Le juge accusé de corruption dit que les 10 000 euros trouvés à l'appartement étaient la soeur de sa femme

Le juge chargé de prendre plus de 2.000 euros de pots-de-vin, Sali Berisha, a dit que dix mille euros, trouvés dans son appartement pendant la descente de police, étaient la sœur de sa femme. Et l'arme disait que c'était à son frère. Lors de la défense, Berisha a déclaré jeudi que la révolution [...]
Au cours de la subvention de la défense, Berisha a dit jeudi que l'arme a été laissée dans l'appartement par son frère, Sami Berisha, sans préavis, rapporte “Justice Trust”.
Le juge suspendu est chargé d'accepter 2 000 euros de pots-de-vin pour imposer des peines favorables à l'accusé pour trafic de migrants “, Muhamet Zekij, et est accusé de possession de l'arme sans autorisation.
Mes fenêtres ont été T. Th, sœur de la femme, parce que T. disant avec ma femme en raison des circonstances de leur vie passée après un rapport distinct”, l'accusé Berisha a dit.
Berisha a dit qu'il pouvait facilement même obtenir des permis d'armes, mais n'a pas semblé nécessaire parce qu'il ne s'était pas senti en danger.
Il a dit qu'il n'était pas présent dans son appartement quand il a été attaqué par la police.
Berisha a dit qu'elle n'avait pas nommé la mesure de détention à Muhamet Zekaj après que le procureur Valbona Dishaj-Hashoja n'ait mentionné que la base juridique de la possibilité d'évasion de Zekiaj à l'époque.
Il a dit que l'accusé Zekiaj avait déposé plusieurs papiers pour son état de santé et une caution de trois mille euros pour ne pas être prononcé la mesure de détention.
L'accusé Berisha a déclaré qu'il avait pour la plupart rejeté les propositions de nomination des détenus à l'époque par rapport aux autres juges, et que l'affaire Muhamet Zekaj ne constitue pas une affaire unique. Il a indiqué que la plupart des décisions de refus de désigner des mesures de détention avaient été approuvées par le tribunal du deuxième degré.

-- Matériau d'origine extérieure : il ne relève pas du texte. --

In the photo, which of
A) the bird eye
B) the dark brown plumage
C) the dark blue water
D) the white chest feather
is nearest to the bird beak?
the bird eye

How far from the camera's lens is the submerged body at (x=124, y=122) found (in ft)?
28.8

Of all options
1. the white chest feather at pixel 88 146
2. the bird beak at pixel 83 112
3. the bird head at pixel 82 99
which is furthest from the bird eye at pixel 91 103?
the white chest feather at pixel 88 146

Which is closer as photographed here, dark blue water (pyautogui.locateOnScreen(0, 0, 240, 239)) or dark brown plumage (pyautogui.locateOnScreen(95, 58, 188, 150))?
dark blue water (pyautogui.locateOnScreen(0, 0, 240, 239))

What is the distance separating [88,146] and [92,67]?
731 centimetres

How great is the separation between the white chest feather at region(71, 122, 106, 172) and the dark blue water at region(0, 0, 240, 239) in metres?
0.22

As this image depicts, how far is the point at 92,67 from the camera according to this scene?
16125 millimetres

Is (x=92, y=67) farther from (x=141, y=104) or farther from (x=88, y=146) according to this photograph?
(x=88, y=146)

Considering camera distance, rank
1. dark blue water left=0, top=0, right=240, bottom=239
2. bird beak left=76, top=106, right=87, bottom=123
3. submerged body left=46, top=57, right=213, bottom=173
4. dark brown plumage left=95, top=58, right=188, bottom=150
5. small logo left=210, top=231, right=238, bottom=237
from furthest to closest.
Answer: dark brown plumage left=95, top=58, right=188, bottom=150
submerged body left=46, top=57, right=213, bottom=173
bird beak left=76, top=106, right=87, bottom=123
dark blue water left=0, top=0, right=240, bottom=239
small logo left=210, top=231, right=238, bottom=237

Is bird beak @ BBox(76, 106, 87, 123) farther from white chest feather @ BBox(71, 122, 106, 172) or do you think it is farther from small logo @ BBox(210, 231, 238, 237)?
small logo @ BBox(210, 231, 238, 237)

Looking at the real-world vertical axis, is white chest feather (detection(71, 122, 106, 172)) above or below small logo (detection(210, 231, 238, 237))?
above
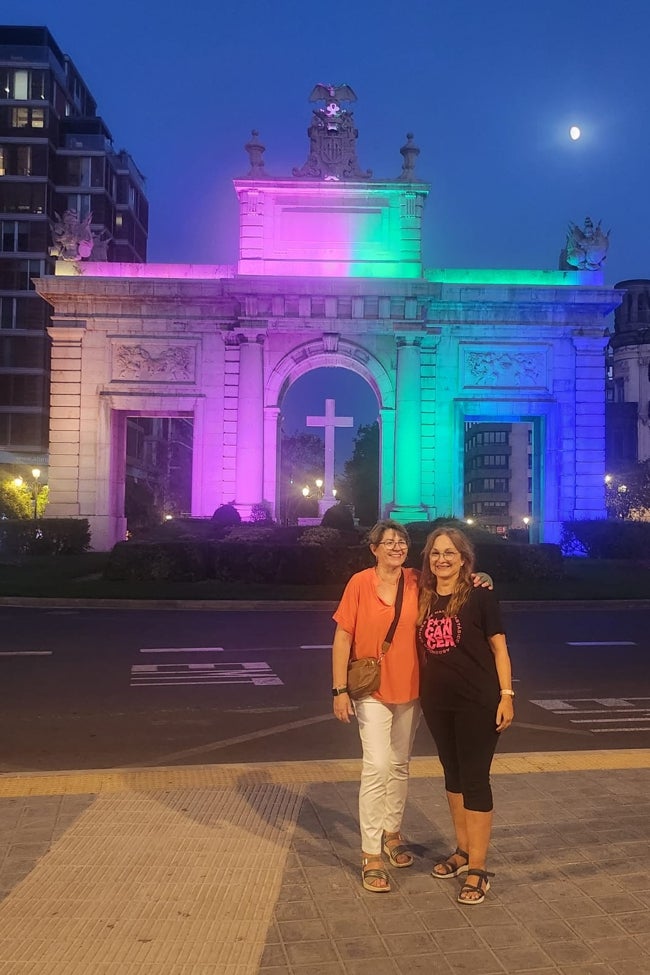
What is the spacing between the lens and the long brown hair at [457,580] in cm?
463

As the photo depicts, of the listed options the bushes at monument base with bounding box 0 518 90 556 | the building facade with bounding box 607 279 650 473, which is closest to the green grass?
the bushes at monument base with bounding box 0 518 90 556

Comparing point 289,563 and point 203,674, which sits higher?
point 289,563

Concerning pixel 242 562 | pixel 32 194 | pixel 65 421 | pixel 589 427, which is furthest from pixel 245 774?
pixel 32 194

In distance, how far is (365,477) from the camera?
8262 cm

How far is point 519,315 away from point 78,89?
6669cm

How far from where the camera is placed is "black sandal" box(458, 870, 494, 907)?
418 centimetres

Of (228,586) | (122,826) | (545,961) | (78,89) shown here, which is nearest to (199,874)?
(122,826)

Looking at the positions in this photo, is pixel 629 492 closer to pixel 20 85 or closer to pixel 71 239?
pixel 71 239

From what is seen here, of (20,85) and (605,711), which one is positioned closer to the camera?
(605,711)

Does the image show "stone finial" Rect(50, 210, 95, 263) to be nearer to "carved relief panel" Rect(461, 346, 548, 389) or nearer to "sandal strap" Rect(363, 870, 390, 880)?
"carved relief panel" Rect(461, 346, 548, 389)

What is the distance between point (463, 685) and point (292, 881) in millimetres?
1325

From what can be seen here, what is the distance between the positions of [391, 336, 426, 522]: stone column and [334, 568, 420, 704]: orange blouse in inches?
1205

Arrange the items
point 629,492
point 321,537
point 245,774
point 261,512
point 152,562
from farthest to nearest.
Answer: point 629,492, point 261,512, point 321,537, point 152,562, point 245,774

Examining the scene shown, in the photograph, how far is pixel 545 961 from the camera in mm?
3627
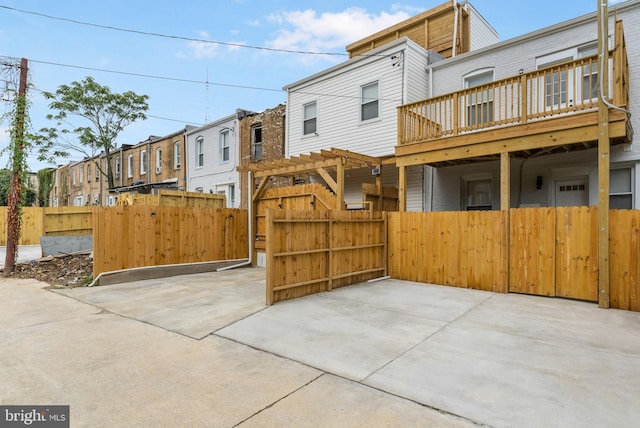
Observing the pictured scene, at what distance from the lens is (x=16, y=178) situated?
386 inches

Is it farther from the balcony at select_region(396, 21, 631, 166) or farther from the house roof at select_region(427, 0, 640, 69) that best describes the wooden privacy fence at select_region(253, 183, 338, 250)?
the house roof at select_region(427, 0, 640, 69)

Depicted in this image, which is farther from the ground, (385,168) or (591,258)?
(385,168)

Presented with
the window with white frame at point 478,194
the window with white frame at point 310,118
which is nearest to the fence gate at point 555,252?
the window with white frame at point 478,194

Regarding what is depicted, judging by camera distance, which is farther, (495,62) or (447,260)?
(495,62)

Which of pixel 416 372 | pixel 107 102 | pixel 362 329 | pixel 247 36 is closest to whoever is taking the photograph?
pixel 416 372

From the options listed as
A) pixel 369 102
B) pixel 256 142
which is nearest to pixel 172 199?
pixel 256 142


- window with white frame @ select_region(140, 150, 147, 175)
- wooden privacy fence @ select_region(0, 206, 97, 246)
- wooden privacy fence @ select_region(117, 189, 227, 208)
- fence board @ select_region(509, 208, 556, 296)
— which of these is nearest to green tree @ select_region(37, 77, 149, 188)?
window with white frame @ select_region(140, 150, 147, 175)

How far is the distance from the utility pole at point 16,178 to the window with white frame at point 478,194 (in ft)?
41.4

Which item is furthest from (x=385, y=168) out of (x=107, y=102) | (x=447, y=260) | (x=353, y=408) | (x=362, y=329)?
(x=107, y=102)

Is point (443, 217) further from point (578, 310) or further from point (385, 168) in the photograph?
point (385, 168)

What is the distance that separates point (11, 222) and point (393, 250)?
1054 cm

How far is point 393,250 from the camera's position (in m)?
8.66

Il a dit que l'accusé Muhamet Zakariya ne l'avait pas reconnu avant son audition, car il ne connaissait pas son frère, Florim Zakariya. Berisha a dit qu'il n'a jamais demandé à rencontrer le frère de l'accusé par l'intermédiaire de l'avocat décédé, O.B.
Avec l'achèvement de son programme de travail, le président du tribunal a suspendu cette session en attribuant le 9 février suivant de cette année.
Le 9 juin 2021, le Département spécial du Tribunal de la Fondation à Pristina a confirmé l'acte d'accusation déposé par le Procureur spécial de la République du Kosovo (PSRK) avait confirmé l'acte d'accusation pour corruption à Sali Berisha.
Le 16 août 2021, la Cour d'appel avait confirmé l'acte d'accusation contre le juge Sali Berisha pour avoir reçu 2 000 euros de pots-de-vin et de possession sans autorisation d'arme avec dix balles.
Le 6 mai 2022, le procès contre Berisha avait commencé récemment en raison du changement de membre du tribunal.
Selon l'acte d'accusation, établi le 5 février 2020, le juge Sali Berisha, le 19 septembre 2019, avait rencontré le témoin Florim Zekiaj, qui avait accepté le montant de 2 000 euros, et qui avait accepté dans une affaire dans laquelle, dans une affaire pour deux actes criminels “de contrebande avec des migrants<1> était accusé de Muhamet Zeqaj, témoin frère Florim Zeqaj, défendeur Berisha, en tant que président du groupe spécial, de prononcer une peine favorable, dans laquelle il avait déclaré une peine de trois ans, à condition qu'il n'ait pas commis autrement.
De plus, le juge Berisha charge que jusqu'au 19 septembre 2019, il a détenu sans autorisation un pistolet de type “Za Mini”, calibre 8mm, ainsi que 10 rondes, qui a été saisi sur le cas du raid sur son appartement à Pec.
Autrement, le Conseil judiciaire du Kosovo (KGJK), lors d'une réunion extraordinaire le 20 septembre 2019, avait suspendu le juge Sali Berisha après son arrestation, soupçonné d'être impliqué dans des actes criminels de corruption.